From replcated xy plots the the second replicate of the vim_123 mutant (vim123_2) appears to follow a less smooth xy linear distribution of sequences - this suggests that some of the sequence data may be up/down regulated in comparison to the other replicates and perhaps that these points should be removed from the analysis. Due to a) the few number of samples available for this analysis (we would require 2 at a minimum) and b) that these xy plots aren’t terrible - with distribution potentially being an indication we shall continue this analysis we all replicates of the samples.
After this has been assessed we can begin to assess our data for example by exploring if any clustering occurs between the different genes by using a PCA.
We can see in the above PCA that there is significant clustering between the Vim1 Arabidopsis mutant sequence and the wild type (WT), col - suggesting that the mutation remains similar to the WT sequence. In comparison Met1 and Vim123 are more clustered together indicating that they are less related to the WT sequence and more related to one another.
It is also possible to create a distance matrix which will plot the heirarchical clustering of the samples.
This has a simlar function to the PCA in illustrating the potential clustering of the samples - hence we can illustrate similar clustering between the met1 and vim123 mutants as previously demonstrated in the PCA analysis above.

***

| Exercise tasks |
1 – Reproduce the passage on Arabidopsis mutant clustering from "After this has" down to "to one another.".
2 – Extend the passage on Arabidopsis mutant clustering past its last sentence.
The items after this passage on Arabidopsis mutant clustering are separate material.

***

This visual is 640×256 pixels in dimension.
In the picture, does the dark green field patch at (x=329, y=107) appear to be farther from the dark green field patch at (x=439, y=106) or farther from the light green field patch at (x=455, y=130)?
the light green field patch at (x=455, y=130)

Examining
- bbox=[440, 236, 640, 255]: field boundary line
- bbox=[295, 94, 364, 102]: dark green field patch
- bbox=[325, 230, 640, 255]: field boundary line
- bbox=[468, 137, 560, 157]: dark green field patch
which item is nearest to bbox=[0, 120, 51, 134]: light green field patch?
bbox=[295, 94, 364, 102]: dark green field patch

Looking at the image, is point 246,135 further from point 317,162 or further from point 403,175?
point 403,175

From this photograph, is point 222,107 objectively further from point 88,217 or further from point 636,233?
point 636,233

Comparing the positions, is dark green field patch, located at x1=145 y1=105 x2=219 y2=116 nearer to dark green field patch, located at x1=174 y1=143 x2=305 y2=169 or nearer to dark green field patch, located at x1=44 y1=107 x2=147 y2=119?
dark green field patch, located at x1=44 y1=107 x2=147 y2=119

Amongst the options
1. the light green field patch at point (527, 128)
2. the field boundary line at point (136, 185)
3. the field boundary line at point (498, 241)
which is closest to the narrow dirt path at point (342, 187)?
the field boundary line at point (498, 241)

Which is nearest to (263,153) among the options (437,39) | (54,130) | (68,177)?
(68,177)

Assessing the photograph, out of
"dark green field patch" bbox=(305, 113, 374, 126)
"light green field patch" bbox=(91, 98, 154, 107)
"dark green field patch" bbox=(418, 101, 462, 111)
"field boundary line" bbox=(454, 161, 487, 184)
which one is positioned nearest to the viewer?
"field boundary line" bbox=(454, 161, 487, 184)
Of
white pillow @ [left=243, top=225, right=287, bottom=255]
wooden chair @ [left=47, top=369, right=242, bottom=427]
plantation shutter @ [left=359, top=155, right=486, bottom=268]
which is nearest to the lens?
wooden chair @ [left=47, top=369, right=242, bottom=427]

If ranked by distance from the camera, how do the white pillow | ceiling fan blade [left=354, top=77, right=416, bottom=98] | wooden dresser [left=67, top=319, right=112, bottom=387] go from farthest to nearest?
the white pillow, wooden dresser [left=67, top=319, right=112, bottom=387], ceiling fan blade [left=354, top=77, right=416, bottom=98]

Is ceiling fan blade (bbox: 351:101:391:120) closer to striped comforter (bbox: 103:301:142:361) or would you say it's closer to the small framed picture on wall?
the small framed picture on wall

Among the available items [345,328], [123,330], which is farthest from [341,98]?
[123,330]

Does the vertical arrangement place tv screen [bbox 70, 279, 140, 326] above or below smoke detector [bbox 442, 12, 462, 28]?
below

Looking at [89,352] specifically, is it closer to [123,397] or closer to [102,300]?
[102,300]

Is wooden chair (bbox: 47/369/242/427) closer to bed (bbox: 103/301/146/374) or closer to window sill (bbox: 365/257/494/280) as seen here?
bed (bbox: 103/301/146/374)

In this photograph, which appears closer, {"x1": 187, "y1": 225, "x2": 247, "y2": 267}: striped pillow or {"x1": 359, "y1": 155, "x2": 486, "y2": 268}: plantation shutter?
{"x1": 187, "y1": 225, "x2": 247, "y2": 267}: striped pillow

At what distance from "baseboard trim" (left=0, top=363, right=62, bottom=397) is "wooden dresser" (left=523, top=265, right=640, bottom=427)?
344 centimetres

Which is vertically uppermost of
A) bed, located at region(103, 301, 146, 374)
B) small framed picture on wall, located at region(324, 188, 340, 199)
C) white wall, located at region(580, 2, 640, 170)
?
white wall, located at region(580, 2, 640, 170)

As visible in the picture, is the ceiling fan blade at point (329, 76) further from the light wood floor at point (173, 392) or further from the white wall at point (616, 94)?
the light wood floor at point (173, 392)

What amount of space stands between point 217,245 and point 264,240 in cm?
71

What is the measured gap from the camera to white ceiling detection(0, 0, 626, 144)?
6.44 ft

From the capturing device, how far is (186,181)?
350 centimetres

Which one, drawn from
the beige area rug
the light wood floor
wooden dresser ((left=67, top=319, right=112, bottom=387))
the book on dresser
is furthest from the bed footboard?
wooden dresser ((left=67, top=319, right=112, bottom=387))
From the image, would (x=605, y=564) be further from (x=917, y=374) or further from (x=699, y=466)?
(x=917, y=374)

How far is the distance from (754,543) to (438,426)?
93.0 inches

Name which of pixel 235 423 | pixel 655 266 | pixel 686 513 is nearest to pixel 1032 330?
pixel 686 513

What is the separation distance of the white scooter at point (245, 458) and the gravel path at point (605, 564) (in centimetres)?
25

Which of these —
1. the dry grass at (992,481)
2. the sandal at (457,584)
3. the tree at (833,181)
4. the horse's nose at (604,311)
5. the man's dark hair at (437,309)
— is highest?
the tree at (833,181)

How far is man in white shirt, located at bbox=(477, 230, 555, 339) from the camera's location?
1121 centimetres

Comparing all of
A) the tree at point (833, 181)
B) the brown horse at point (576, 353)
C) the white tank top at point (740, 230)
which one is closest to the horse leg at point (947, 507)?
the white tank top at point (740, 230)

***

| Answers to the exercises |
1 –
After this has been assessed we can begin to assess our data for example by exploring if any clustering occurs between the different genes by using a PCA.
We can see in the above PCA that there is significant clustering between the Vim1 Arabidopsis mutant sequence and the wild type (WT), col - suggesting that the mutation remains similar to the WT sequence. In comparison Met1 and Vim123 are more clustered together indicating that they are less related to the WT sequence and more related to one another.

2 –
Not only this, we can go on to extract any differentially expressed genes within the sequence data sets. To do so, we can adjust both the log-fold and p-values in order to filter and extract a managaable number of differentially expressed genes from the sequence dataset - in our case adjusted alpha to be less than 0.01. Below demonstrate our selection of the total number of differentially expressed genes from each of the mutant lines, the red points illustrating the filtered differentially expressed genes from each mutant that were shown to have an adjusted p-value less than 0.01.
MA plots - top down Vim1 mutant, Vim123 mutant, Met1 mutant (red points demonstrate the filtered differentially expressed genes selected for further analysis).
These plots illustrate that the vim123 and met1 mutants have significant numbers of both upregulated and downregulated differentially expressed genes, especially in comparison to the vim1 mutant.
Analysis of the differentially expressed genes
There are several ways that we can assess and compare the differentially expressed genes between the different Arabidopsis mutants. We can perform a Gene Ontology (GO) term analysis to give an idea of what processes these differentially expressed genes are involved in. To perform this analysis we used AgriGo to search for the various GO’s.
From the GO plots we can begin to see that the differentially expressed genes within the met1 and vim123 mutants appear to play significant roles in altering the regulation of metabolic pathways as well as the maintenance and replication of DNA within the cell. Whereas the differentially expressed genes in the vim1 mutant appear to be far less specalised and spread throughout the cell.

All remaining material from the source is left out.